⟨
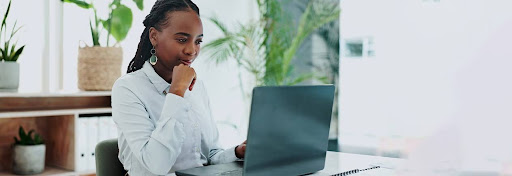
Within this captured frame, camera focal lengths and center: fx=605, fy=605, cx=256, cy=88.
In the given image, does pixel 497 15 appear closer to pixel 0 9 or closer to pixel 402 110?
pixel 402 110

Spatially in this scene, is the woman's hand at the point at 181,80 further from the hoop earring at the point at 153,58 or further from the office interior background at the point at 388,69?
the office interior background at the point at 388,69

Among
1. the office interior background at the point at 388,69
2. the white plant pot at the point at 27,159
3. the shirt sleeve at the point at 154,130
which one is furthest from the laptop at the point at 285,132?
the white plant pot at the point at 27,159

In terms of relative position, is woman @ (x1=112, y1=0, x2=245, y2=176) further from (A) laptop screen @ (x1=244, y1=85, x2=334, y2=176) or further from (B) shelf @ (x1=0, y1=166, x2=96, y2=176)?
(B) shelf @ (x1=0, y1=166, x2=96, y2=176)

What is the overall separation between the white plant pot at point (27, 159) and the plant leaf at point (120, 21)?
0.77m

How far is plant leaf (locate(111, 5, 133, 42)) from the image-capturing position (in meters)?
3.41

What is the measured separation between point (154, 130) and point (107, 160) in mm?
278

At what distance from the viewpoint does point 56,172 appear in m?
3.23

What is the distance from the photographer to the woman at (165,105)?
1693 millimetres

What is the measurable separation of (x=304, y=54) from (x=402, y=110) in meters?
0.86

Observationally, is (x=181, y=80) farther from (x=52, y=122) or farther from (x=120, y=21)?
(x=52, y=122)

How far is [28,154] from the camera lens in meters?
3.09

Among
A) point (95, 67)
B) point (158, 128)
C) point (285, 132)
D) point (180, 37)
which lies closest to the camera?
point (285, 132)

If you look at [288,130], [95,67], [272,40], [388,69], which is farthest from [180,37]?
[388,69]

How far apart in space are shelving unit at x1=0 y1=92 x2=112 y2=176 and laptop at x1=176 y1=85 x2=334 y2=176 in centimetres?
180
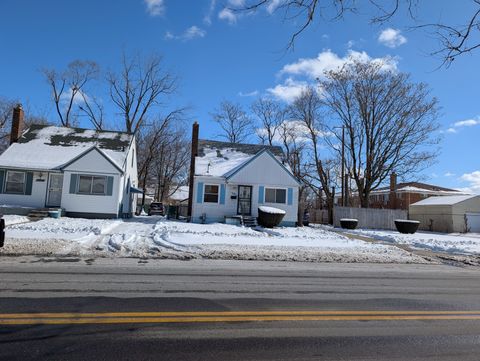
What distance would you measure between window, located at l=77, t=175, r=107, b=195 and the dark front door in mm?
9161

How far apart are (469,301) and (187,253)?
26.9 ft

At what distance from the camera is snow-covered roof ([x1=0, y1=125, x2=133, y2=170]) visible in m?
26.1

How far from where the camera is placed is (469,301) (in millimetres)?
7754

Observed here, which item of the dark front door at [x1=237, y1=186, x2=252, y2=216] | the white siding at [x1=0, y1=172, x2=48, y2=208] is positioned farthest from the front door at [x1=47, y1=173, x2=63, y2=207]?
the dark front door at [x1=237, y1=186, x2=252, y2=216]

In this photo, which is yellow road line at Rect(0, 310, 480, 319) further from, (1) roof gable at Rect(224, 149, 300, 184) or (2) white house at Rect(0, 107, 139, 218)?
(1) roof gable at Rect(224, 149, 300, 184)

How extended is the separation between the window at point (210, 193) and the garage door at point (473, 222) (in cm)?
2366

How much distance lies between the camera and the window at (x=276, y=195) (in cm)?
2905

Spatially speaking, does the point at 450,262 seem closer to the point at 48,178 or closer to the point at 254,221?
the point at 254,221

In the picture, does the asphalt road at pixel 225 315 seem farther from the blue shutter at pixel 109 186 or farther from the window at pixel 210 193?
the window at pixel 210 193

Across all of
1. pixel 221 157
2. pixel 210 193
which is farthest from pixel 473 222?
pixel 210 193

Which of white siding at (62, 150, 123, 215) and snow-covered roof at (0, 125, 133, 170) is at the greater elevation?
snow-covered roof at (0, 125, 133, 170)

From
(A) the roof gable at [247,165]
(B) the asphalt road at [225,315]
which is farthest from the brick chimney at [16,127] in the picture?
(B) the asphalt road at [225,315]

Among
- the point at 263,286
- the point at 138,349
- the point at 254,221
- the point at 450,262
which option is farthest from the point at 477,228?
the point at 138,349

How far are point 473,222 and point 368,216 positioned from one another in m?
9.87
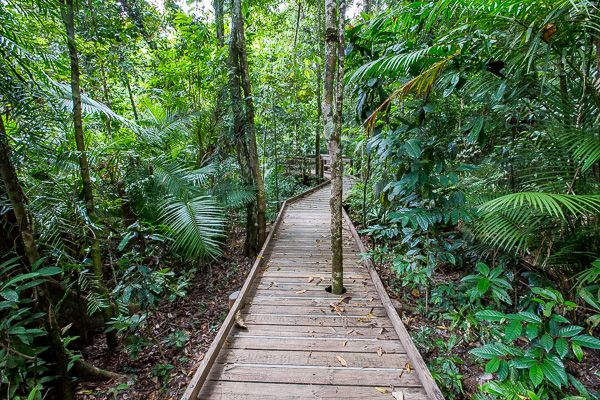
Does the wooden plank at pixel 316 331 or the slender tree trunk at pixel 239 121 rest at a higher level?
the slender tree trunk at pixel 239 121

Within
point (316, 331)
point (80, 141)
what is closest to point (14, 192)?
point (80, 141)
⟩
**Problem requirements**
Could you pull out, word for word, the part of the records that opens with the line containing "How much distance" (that line included) and runs through the end of the records, leaving the pictures out?

**Final result**
How much distance lies between the camera and the window at (x=276, y=195) (in cm)?
2905

Spatially speaking, does the point at 450,262 seem closer to the point at 48,178 or closer to the point at 254,221?
the point at 254,221

In the picture, does the asphalt road at pixel 225 315 seem farther from the blue shutter at pixel 109 186 or farther from the window at pixel 210 193?
the window at pixel 210 193

Across all of
1. pixel 221 157
2. pixel 210 193
which is farthest from pixel 473 222?
pixel 210 193

Which of white siding at (62, 150, 123, 215) and snow-covered roof at (0, 125, 133, 170) is at the greater elevation?
snow-covered roof at (0, 125, 133, 170)

From
(A) the roof gable at [247,165]
(B) the asphalt road at [225,315]
which is farthest from the brick chimney at [16,127] in the picture?
(B) the asphalt road at [225,315]

Among
- the point at 263,286
- the point at 138,349
- the point at 254,221
- the point at 450,262
which option is farthest from the point at 477,228?
the point at 138,349

How far are point 473,222 and point 368,216 positioned from one another in m?
9.87
Does the wooden plank at pixel 316 331 or the slender tree trunk at pixel 239 121 rest at a higher level?
the slender tree trunk at pixel 239 121

Within
point (316, 331)
point (80, 141)
what is closest to point (14, 192)?
point (80, 141)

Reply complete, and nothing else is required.